◆ **Given instruction A**:
Answer these questions using the investment objective and policy passage.
(i) How should the Company continue to be classified?
(ii) What will see a modest increase?
(iii) Which section of the Taxes Act is named for approval as an investment trust?
◆ **Given instruction B**:
Return everything in the investment objective and policy passage from "Investment Objective and" down to "high income trust.".

##### Text passage

Investment Objective and Policy
The Company will retain its existing objective of
investing in a prudently diversified selection of both
well-known and smaller companies so as to provide a high
income stream and prospects of capital growth and it
should continue to be classified as a high income trust.
Accordingly, your Directors are not proposing any major
change in the Company's existing investment policy
although there will be a modest increase in the overall
yield on the Company's fixed interest portfolio.
Your Directors believe that one result of the Proposals
will be to allow the Manager greater flexibility in
future to manage the income requirements of the Group
without sacrificing prospects for achieving capital
growth.
It is expected that the Company will continue to be
classified as a high income trust for the purposes of the
FTSE Actuaries indices and that its current status as a
constituent member of the FTSE All-Share Index should be
unaffected by the Proposals. The Company will continue
to be managed in such a way as to qualify for approval as
an investment trust for the purposes of section 842 of
the Taxes Act.

##########
##### Data provided

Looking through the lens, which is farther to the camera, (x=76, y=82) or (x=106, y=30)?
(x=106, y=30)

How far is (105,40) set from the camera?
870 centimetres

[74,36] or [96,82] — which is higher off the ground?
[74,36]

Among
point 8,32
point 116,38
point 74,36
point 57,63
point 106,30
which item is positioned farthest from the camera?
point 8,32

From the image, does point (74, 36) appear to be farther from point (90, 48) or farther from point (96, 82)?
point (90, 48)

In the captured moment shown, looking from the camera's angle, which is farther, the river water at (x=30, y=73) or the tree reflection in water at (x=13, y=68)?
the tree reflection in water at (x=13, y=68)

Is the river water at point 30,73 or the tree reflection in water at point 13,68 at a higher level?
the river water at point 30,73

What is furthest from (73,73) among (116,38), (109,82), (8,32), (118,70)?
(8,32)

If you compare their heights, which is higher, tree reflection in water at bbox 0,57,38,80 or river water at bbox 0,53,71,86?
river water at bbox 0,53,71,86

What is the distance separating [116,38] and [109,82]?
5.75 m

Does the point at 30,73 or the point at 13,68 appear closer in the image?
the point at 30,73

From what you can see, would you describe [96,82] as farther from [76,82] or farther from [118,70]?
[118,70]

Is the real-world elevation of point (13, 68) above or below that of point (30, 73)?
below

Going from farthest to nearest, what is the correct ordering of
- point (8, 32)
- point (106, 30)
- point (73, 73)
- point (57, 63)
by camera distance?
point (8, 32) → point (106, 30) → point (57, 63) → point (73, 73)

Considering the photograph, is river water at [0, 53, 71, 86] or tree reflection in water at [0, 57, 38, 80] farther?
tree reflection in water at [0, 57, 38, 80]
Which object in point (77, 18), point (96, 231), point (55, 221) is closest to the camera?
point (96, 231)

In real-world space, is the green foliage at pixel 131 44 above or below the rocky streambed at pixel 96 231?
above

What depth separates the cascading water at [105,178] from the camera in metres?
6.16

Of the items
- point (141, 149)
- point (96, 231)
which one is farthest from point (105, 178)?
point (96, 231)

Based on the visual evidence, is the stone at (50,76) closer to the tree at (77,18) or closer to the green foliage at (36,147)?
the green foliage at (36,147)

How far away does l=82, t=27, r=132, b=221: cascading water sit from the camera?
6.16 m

##########

◆ **Complete answer A**:
(i) As a high income trust.
(ii) The overall yield on the Company's fixed interest portfolio.
(iii) Section 842.

◆ **Complete answer B**:
Investment Objective and Policy
The Company will retain its existing objective of
investing in a prudently diversified selection of both
well-known and smaller companies so as to provide a high
income stream and prospects of capital growth and it
should continue to be classified as a high income trust.